- _Scene question entries_
(begin)
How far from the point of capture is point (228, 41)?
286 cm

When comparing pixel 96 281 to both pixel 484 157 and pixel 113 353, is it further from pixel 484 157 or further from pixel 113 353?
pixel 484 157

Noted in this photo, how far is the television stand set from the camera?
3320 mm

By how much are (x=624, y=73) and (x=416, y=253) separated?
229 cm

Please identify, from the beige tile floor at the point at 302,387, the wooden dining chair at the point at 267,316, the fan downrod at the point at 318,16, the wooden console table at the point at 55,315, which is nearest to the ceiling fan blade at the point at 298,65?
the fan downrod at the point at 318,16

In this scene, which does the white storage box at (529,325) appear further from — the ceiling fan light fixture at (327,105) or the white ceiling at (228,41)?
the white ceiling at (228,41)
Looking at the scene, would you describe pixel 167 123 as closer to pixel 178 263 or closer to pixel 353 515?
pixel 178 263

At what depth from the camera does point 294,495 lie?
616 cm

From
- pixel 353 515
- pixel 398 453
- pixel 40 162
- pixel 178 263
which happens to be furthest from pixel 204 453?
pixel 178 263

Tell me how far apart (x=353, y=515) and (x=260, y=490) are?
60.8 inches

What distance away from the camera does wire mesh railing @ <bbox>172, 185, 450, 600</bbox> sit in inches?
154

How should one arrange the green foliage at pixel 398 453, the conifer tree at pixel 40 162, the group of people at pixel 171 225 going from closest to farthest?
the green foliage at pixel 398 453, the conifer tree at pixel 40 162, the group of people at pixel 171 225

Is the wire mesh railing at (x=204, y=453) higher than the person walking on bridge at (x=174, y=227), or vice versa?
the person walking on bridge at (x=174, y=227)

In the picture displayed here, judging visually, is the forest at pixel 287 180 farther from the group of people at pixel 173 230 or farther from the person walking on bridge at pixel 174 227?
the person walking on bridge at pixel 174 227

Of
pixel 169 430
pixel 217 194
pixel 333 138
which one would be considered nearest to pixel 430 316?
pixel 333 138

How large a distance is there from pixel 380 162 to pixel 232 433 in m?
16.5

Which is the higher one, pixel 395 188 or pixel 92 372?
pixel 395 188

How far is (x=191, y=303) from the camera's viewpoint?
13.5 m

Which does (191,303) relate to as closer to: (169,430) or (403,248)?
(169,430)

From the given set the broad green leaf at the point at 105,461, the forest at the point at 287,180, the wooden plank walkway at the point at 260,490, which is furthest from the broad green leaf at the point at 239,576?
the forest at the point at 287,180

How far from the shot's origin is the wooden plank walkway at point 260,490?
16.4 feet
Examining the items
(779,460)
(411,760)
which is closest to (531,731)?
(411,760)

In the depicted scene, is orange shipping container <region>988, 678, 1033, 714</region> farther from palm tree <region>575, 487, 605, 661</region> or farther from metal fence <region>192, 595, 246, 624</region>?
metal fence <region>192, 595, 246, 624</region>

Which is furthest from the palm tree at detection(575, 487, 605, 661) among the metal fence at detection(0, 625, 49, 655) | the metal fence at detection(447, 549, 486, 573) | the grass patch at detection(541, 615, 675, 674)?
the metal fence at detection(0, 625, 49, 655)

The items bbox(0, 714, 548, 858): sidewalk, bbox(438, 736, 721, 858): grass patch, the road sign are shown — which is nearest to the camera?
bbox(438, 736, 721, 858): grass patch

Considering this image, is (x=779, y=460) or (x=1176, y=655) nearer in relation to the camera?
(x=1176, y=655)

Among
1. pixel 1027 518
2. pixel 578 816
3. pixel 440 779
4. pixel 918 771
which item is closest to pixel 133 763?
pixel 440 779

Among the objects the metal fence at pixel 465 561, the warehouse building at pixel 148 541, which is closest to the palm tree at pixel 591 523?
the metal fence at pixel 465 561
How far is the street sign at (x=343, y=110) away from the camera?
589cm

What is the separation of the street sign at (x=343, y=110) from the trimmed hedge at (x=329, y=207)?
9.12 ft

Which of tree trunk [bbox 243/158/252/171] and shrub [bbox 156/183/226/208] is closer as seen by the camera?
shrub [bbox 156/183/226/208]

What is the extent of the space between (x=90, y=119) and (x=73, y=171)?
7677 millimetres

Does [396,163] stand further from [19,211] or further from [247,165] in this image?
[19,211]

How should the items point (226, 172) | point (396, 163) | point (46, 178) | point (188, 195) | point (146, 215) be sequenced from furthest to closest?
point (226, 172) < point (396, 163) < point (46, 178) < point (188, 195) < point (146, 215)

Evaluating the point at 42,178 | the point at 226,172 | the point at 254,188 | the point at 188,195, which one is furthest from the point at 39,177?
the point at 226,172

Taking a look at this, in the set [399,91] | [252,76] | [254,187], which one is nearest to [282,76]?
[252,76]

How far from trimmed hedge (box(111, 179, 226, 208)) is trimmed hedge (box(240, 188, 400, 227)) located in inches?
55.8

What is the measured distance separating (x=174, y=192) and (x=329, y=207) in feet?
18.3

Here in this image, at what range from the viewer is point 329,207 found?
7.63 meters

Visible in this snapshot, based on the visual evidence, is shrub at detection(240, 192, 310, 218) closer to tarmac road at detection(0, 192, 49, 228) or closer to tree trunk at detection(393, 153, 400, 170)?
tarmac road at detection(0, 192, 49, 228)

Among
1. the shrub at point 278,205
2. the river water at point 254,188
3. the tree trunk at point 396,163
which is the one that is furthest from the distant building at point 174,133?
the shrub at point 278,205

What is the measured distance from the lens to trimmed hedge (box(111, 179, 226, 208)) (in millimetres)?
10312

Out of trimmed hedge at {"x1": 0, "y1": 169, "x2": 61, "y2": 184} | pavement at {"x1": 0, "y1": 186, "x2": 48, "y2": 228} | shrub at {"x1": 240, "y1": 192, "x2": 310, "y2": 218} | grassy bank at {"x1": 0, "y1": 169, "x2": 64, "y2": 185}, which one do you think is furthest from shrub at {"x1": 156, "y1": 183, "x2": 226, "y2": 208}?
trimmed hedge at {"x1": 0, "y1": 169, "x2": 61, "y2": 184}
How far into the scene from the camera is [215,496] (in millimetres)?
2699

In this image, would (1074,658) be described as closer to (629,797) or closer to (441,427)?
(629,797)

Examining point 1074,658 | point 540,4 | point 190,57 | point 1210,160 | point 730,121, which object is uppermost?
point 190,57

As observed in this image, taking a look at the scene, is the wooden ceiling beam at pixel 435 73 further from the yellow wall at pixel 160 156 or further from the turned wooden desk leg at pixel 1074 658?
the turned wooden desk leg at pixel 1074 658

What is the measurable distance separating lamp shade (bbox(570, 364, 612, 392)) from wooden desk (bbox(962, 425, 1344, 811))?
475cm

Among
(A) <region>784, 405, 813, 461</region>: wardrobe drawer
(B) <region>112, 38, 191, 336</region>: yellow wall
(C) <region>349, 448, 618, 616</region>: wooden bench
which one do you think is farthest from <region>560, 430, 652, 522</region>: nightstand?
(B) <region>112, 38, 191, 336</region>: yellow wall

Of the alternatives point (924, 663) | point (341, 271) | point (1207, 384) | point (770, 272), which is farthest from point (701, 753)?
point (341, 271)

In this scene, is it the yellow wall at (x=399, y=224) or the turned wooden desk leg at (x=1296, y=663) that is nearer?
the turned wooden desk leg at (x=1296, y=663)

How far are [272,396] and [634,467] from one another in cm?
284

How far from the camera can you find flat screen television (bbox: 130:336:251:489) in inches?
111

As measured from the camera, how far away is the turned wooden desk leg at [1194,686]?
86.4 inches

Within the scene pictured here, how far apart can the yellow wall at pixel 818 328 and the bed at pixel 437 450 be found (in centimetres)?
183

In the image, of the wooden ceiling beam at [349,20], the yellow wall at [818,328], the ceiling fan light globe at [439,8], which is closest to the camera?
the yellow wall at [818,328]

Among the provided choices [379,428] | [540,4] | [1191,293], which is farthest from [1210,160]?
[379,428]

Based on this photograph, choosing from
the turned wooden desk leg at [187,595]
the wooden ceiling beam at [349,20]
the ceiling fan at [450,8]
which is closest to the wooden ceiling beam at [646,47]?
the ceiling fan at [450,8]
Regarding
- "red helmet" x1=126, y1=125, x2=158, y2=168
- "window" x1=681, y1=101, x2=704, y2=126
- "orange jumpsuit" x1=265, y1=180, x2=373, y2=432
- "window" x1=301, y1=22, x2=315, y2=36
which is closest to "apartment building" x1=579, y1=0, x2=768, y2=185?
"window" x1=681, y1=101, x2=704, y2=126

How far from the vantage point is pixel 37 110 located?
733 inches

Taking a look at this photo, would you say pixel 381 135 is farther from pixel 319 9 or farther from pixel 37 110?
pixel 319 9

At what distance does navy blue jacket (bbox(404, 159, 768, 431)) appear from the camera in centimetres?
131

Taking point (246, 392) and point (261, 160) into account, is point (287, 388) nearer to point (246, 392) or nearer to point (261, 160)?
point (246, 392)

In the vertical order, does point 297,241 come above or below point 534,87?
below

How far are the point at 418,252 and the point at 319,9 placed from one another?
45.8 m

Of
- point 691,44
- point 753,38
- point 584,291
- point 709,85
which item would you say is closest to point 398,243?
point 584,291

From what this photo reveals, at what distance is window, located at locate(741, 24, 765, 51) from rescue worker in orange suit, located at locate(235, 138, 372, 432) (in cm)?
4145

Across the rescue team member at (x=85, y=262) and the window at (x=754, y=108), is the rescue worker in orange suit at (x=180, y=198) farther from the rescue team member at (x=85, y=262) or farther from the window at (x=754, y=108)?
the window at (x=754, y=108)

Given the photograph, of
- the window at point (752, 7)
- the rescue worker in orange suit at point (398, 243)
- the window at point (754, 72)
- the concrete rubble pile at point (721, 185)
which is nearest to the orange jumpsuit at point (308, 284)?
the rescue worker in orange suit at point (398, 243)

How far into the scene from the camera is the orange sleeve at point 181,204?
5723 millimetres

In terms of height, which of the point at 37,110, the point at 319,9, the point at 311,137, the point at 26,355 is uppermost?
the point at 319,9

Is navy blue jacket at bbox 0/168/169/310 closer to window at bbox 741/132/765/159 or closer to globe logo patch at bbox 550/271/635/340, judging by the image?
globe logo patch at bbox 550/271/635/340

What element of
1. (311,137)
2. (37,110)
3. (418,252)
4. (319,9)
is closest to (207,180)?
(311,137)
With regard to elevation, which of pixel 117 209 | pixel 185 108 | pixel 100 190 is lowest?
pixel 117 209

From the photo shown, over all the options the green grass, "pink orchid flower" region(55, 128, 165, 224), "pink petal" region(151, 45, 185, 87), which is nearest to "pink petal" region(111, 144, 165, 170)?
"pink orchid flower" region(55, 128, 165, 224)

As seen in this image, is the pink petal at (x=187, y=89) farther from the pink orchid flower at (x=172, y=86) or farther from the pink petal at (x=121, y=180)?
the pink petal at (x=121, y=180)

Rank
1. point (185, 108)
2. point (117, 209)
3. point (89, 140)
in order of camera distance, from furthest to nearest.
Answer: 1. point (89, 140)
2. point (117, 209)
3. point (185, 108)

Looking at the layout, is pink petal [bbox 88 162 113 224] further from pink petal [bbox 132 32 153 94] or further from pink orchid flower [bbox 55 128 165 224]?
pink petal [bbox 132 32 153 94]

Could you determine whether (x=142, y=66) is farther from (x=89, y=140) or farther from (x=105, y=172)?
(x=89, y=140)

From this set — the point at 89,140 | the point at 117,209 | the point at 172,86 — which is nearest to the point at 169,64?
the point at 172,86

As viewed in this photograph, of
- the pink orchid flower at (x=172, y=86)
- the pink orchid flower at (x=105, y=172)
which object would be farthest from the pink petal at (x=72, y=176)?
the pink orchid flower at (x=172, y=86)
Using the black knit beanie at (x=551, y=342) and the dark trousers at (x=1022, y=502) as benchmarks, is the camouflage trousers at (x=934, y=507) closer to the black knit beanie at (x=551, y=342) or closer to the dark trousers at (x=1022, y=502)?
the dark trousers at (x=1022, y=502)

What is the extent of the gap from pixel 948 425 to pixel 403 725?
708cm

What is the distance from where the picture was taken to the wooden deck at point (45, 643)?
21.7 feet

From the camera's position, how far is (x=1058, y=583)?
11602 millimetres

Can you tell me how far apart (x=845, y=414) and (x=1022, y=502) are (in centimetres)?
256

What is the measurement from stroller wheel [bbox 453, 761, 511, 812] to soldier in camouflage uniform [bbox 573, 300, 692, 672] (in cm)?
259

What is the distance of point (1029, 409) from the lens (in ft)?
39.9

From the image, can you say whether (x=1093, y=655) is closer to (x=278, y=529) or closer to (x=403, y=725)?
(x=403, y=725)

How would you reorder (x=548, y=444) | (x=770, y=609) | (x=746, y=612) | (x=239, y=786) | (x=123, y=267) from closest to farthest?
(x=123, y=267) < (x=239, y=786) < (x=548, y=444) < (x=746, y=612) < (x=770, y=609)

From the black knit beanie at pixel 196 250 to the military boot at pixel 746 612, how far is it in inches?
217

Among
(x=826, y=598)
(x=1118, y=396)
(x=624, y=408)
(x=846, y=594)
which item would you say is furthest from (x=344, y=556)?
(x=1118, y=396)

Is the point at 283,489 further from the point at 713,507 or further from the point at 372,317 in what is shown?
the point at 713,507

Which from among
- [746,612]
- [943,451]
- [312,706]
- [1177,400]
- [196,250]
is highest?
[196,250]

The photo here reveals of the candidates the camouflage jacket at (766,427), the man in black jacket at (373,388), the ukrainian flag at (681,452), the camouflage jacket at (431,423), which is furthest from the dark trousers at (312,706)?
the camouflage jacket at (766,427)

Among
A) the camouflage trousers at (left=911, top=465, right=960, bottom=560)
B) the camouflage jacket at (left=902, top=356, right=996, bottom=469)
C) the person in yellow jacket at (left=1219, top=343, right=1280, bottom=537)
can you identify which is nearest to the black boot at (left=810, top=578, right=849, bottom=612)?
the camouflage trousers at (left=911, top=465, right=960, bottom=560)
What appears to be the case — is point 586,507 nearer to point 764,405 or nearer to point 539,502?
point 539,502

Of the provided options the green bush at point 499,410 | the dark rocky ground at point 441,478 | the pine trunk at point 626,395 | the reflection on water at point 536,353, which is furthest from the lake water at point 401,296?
(end)
- _What is expected_
Rename "wooden deck" to "timber deck" in the stretch from the line containing "Looking at the layout, is" through the line containing "(x=123, y=267) <", and give those lines again with nothing else changed.

- _The output_
Looking at the layout, is pink petal [bbox 88 162 113 224] further from pink petal [bbox 132 32 153 94] or further from pink orchid flower [bbox 55 128 165 224]?
pink petal [bbox 132 32 153 94]

Could you determine whether (x=142, y=66) is farther from (x=89, y=140) or farther from (x=105, y=172)?
(x=89, y=140)

From this set — the point at 89,140 | the point at 117,209 | the point at 172,86 — which is nearest to the point at 169,64?
the point at 172,86

As viewed in this photograph, of
- the pink orchid flower at (x=172, y=86)
- the pink orchid flower at (x=105, y=172)
which object would be farthest from the pink petal at (x=72, y=176)?
the pink orchid flower at (x=172, y=86)
Using the black knit beanie at (x=551, y=342) and the dark trousers at (x=1022, y=502) as benchmarks, is the camouflage trousers at (x=934, y=507) closer to the black knit beanie at (x=551, y=342) or closer to the dark trousers at (x=1022, y=502)?
the dark trousers at (x=1022, y=502)

What is the extent of the gap from pixel 948 425 to pixel 403 725?
708cm

What is the distance from where the picture was taken to the timber deck at point (45, 643)?
21.7 feet

From the camera's position, how far is (x=1058, y=583)?
11602 millimetres

Can you tell me how far apart (x=845, y=414) and (x=1022, y=502) are (in centimetres)?
256

What is the measurement from stroller wheel [bbox 453, 761, 511, 812] to soldier in camouflage uniform [bbox 573, 300, 692, 672] (in cm)?
259

What is the distance of point (1029, 409) from the lens (in ft)?
39.9

From the image, can you say whether (x=1093, y=655) is closer to (x=278, y=529) or closer to (x=403, y=725)?
(x=403, y=725)

How would you reorder (x=548, y=444) | (x=770, y=609) | (x=746, y=612) | (x=239, y=786) | (x=123, y=267) from closest to farthest?
(x=123, y=267) < (x=239, y=786) < (x=548, y=444) < (x=746, y=612) < (x=770, y=609)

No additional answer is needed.